1. The problem statement, all variables and given/known data
A car's velocity can be described by v=6-0.3s. Find its acceleration at t=100s

2. Relevant equations
v=ds/dt, a=dv/dt

3. The attempt at a solution
This was actually a two part question, where the first part required you to find s at t=100.
So I wrote:
ds/dt = 6-0.3s and integrated that equation to get:
s=(e-0.3t-6)/(-0.3)
From which I found that at t=100s, s=20m

For the second part,
a=dv/dt=(dv/ds)*v
To find dv/ds term, I took the derivative of v=6-0.3s and got v'=-0.3. I put the known formulas into the equation above to get:
a=-0.3(6-0.3s)

I know that at t=100s s=20, so I can find the acceleration at t=100 (equivalent to s=20):
a=-0.3(6-0.3*20)=0

I think my thought process makes sense (it usually does), but I might be doing something stupid and not realizing it. Long story short, I just don't like a=0. However, I know some people got 0 as well and some actually got a number (this was on a midterm).

Is it right? And if not, can you please point out the area where I'm doing something wrong?

2. Nov 27, 2008

### naresh

What is your initial condition on s? Let's assume that s=0 at t = 0 (a reasonable assumption). Your expression s=(e-0.3t-6)/(-0.3) does not satisfy this. So you might want to check your integration.

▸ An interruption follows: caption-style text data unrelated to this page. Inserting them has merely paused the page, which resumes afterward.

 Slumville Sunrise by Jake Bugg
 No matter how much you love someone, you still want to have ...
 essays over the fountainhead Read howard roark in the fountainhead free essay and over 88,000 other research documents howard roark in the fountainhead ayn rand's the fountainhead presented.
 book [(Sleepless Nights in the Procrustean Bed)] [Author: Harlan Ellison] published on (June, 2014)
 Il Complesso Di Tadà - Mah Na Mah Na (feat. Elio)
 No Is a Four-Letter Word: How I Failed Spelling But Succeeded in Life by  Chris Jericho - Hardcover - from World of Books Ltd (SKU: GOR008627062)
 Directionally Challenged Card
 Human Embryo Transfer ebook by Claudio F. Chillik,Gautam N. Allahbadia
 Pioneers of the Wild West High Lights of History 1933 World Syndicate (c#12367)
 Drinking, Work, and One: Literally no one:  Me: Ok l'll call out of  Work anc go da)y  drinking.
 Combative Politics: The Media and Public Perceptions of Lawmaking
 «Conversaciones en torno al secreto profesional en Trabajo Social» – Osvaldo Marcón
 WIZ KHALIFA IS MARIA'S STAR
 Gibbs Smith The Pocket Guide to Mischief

As you say, your thought process makes sense

Edit: You also need to be careful about rounding off numbers too soon. You are effectively saying e-0.3t = 0 at t = 100. While this is okay in the first part, it might not be okay in the second part!

Last edited: Nov 27, 2008
3. Nov 27, 2008

### Melawrghk

So the rounding thing isn't really something I can change. We're only allowed to use simple solar power calculators for this and whenever I put e-30-6 it just gave me -6. The TI-83 does that too.

As for the integration, here is the process:

Maybe my mistake is there? Although this is like the fourth time I've done it today and I still get the same thing. It could be something fundamental I guess.

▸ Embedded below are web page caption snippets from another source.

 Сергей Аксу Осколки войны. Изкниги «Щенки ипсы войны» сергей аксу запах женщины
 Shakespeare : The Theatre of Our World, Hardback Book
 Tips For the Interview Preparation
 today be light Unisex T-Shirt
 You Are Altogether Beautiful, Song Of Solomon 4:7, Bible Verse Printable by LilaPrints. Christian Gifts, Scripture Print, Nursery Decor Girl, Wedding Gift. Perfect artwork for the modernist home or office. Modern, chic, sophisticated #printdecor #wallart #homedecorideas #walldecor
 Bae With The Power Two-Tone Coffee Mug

Soo.. I don't know. Any more ideas?

4. Nov 27, 2008

### naresh

The integral itself is correct, what is wrong is in the application of the limits on the LHS. What do you get on the LHS when s = 0 (lower limit)?

As for the rounding, keep the expression until the last step, and then plug in the values. As I said, it is okay for part 1 but not for part 2. We can get to that once you fix the integral.

5. Nov 27, 2008

### Melawrghk

Oh! I get it!
ln(6)/-0.3 = -5.973, and thus I should have added 5.973 to the LHS. Gaaah. I'm just so used to leaving out the variable=0 term. AAAH.

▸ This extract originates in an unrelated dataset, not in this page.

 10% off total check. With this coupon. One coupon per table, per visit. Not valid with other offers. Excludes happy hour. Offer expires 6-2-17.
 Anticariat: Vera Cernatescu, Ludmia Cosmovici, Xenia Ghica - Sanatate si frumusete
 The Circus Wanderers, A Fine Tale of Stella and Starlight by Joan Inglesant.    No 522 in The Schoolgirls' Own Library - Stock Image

Anyways, okay, now it makes sense I guess. Thanks!

6. Nov 27, 2008

### naresh

Good.

Now for the rounding part: It is better to not use the value for s you obtain in the first part, directly in your equation for the second part. Instead substitute the expression for s, and plug in the value of t. This should give you a better result.

What is even better is to assume in the original problem that v = A - Bs where A and B are constants. Work out both parts of the problem using A and B; and finally substitute the values of A and B. This will give you different results, even with a solar-powered calculator. In general, when you subtract two large numbers that are almost the same, calculators tend to give you shaky results.